My personal favorite combination to spread on a simit involves butter, a salty cheese and a dollop of honey. In this case, the medley creates a sweet and salty crave-worthy flavor. The cheese used for this particular topping could be anything from kaşar, which gives the flavor a sweeter taste, to tulum, feta cheese or even the more mellow süzme peyniri, which is a soft and creamy “strained” cheese. Those who have visited Alaçatı will be familiar with the lor cheese and mulberry jam flavor profile, which is a favorite in this upscale and popular vacation town in Izmir. Lor is a mild and soft curd cheese and it is also used to make a dainty ball-shaped hard cookie that is also distinct to the region. The combination of the creamy cheese and the sweetness and dark burgundy color of the mulberry jam makes for a perfect combo to top a piece of simit. If mulberry jam, which is called düt reçeli, is not on hand, black cherry (vişne) jam serves as a great substitution.

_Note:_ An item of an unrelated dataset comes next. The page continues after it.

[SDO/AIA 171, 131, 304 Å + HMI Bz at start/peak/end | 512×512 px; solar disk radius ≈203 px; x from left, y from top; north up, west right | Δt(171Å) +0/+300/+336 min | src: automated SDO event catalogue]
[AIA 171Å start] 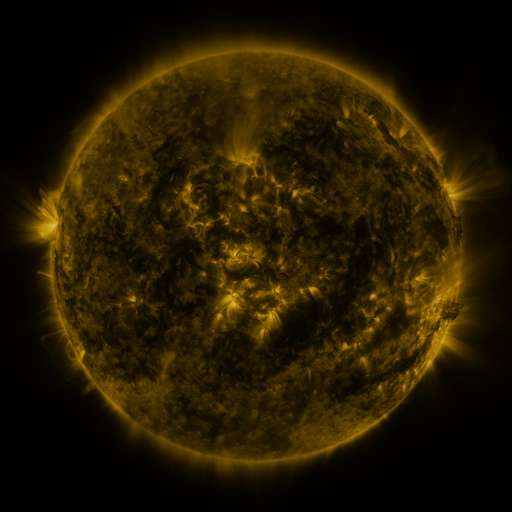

Simit also pairs wonderfully with any sort of tomato or red pepper paste or the variety of breakfast dips that are made by combining the two with other ingredients such as walnuts, garlic, basil and coriander. While either paste can be served up as part of the breakfast spread, this saucy combination is referred to as acuka dip and it is available for purchase from any shop or supermarket. This spicy sauce-like dip goes wonderfully spread on a simit and even better with a piece of feta cheese to accompany it. In all of its simplicity, one of the best accompaniments to a simit is simply a piece of feta cheese, with which you can never go wrong. But one of the absolute best ways to enjoy a simit is to dip it into a pan filled with fried sucuk, Türkiye’s signature spicy sausage, or to lap up the tomato and pepper juiciness in the country’s signature egg dish, menemen.
Many breakfast venues in Türkiye now offer a simit plate, in which case the saltier offerings from a Turkish breakfast spread are placed together on a single plate. These items include soğuş, which is chopped up tomatoes and cucumbers, olives, feta cheese and the adored acuka sauce. Cafes have also jumped on the bandwagon and many offer a toasted simit as a grilled cheese alternative. In this case, the simit is served warm with melted kaşar, tulum or feta and accompanied with tomatoes, sundried tomatoes and these days even a layer of pesto. This is the one variation in which a simit is served toasted, otherwise, the preferred way of biting into this special bread is when it has been baked that morning and is fresh as can be in all its glory.